Проснулся, уже когда мать с отцом ушли на работу. Готовя себе завтрак, слушал сводку по радио. Сообщений было немного и немногословны, идут бои в пограничных районах. Потом сколько потеряли немецкие войска, сколько противник потерял самолетов, сколько мы подбили его танков. О наших потерях тоже сообщалось.
Позавтракав на скорую, побежал на улицу. Там собралась уже почти вся наша компания. Разговоры шли лишь о том, чем бы нам заняться. Все вспомнили нашего военрука, нашего любимца класса, его наставления, его рассказы на уроках военной подготовки. Он должен был явиться в военный комиссариат по прописке на следующий день после объявления войны. Таков есть суровый закон военного времени. Так он нам говорил.
Мы пошли к его дому, надеясь там дождаться его выхода, и расспросить обо всем, что так теперь волновали наши мальчишечьи умы. Подошли, стали ждать. Время шло, а он не появлялся. Мы стали думать, что мы не успели и опоздали. Жребий пал на меня, я должен был подняться и узнать, дома он или уже ушел на войну.

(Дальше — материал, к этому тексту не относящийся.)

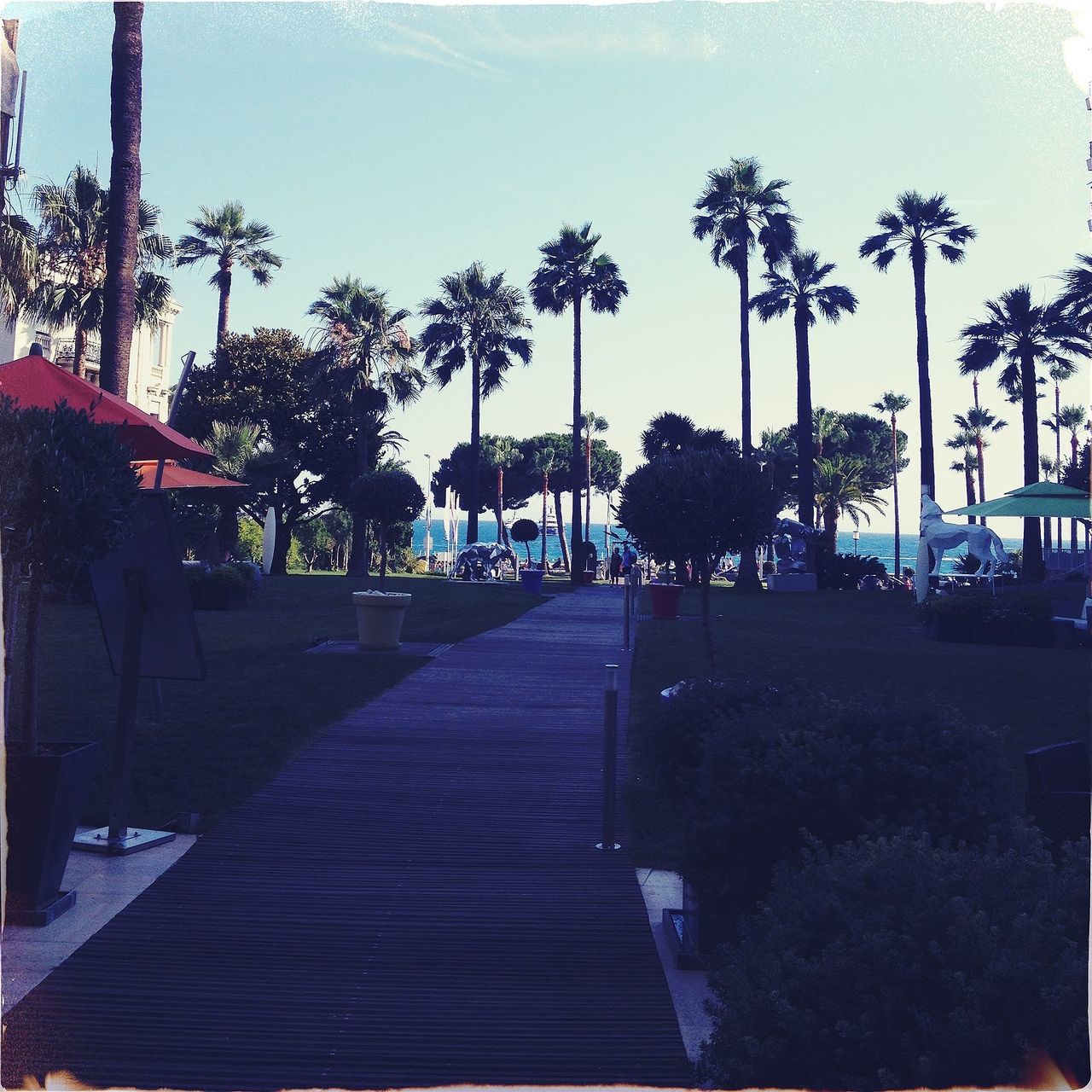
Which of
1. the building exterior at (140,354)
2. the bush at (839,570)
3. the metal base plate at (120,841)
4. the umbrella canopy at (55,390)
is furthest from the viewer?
the bush at (839,570)

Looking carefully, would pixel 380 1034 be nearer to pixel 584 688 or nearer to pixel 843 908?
pixel 843 908

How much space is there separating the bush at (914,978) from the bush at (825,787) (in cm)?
124

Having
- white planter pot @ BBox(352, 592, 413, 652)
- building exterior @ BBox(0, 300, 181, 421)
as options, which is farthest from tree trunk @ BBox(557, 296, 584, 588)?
white planter pot @ BBox(352, 592, 413, 652)

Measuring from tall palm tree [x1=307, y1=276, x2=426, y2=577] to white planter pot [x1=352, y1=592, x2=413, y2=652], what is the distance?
26309 mm

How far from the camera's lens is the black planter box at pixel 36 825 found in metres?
4.47

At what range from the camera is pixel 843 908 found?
2494mm

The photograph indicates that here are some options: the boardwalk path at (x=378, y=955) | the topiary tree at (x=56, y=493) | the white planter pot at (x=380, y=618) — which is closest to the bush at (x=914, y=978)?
the boardwalk path at (x=378, y=955)

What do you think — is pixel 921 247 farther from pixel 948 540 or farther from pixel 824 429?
pixel 824 429

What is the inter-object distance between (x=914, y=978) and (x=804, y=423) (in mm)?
38838

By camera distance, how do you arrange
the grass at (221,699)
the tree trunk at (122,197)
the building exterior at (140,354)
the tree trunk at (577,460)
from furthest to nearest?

Постучавшись, я услышал его голос спокойный, лишь немного сдавленный.
– Заходите.
Я зашел в комнату и увидел сидящего на чемодане нашего Михаила Васильевича. Рядом на кровате на неубранной постеле сидела его жена с заплаканными глазами. Похоже она уже была совершенно безучастна к происходящему с ними сейчас. А он моему появлению был скорее рад, чем удивлен, резко поднялся и бодро произнес на всю комнату, что вот, и провожатые пожаловали. Потом он поцеловал её.
– Жди, моя любимая!
Взяв чемодан в руки, подхватил свой вещмешок, ловко закинул его за плечи. Посмотрел на меня.
– Пошли!
Наш военкомат находился в поселке Лобня, туда нужно было ехать поездом. Почти вся компания, кто мог, пошли с ним на станцию. Минут через десять подошел поезд. Сели в поезд, Вагон был полон мужчин, женщин почти не было видно. Все говорили про повестки из военкомата, что их еще никому их не прислали, и вообще ничего еще не прислали. С каждой остановкой мужчин становилось всё больше и больше. В вагон, который наполнился почти до предела, продолжали заходить лишь одни мужчины. Вот и станция Лобня. Народ дружно высыпал на перрон и направился в одну сторону, в сторону военкомата.
Ближе к военкомату стали попадаться шедшие навстречу нам другие мужчины, они шли уже поодиночке. Их останавливали расспрашивали, но те, кто распрашивал. затем всё равно шли дальше, продолжая двигаться в сторону военкомата. Что было в их ответах, мы не знали, Мы просто пока шли за нашим военруком.
Наша цель находилась на самом краю поселка. В одноэтажном доме, огороженный забором, и как все военные заборы, выкрашенный зеленым цветом. Там находился Лобненский военный комиссариат. Перед ним, точнее перед этим забором, на огромной площади толпились мужчины с вещевыми мешками на своих спинах. Там же, но чуть в сторонке стояла обособленно небольшая группа женщин.
С трудом протискиваясь сквозь толпу, каждому объясняя, что он имеет предписание, Михаил Васильевич старался пробиться к дежурному. Народ, проникаясь имеющимся у кого-то неоспоримым документом с таким преимуществом перед всеми остальными, послушно расступался, давая ему и нам проход.
Наш учитель подошел к стоящему дежурному офицеру, предъявил свои документы. Тот проверил их, и отдав честь, вернул.
– Проходите, товарищ лейтенант!
Михаил Васильевич пожал каждому из нас руку. Махнул рукой на прощанье.
– Вы уж ребята, не больно балуйтесь тут без меня. До скорой встречи!
И он исчез за калиткой. За зеленым забором была своя секретная жизнь, что и как, нам знать не полагалось.
Обратный путь был проще и короче. Взрослые нас охотно пропускали, добавляя и приговаривая, только вас здесь еще не хватало. А некоторые спрашивали, кого мы провожали, а мы были горды, отвечая, что своего военрука.
Вернулись домой к вечеру. И вновь, как вчера с наступлением темноты на улице становилось всё больше и больше народу. Все чего-то ждали, но ничего опять не происходило. Чего все ждали, что должно было такое произойти никто не знал и не понимал. А для меня, и подавно, ситуация носила характер полной неизвестности и неопределенности. Вот так ничего, и никак. Как будто всех нас неожиданно захватило и унесло неизвестную пустоту безнадежности.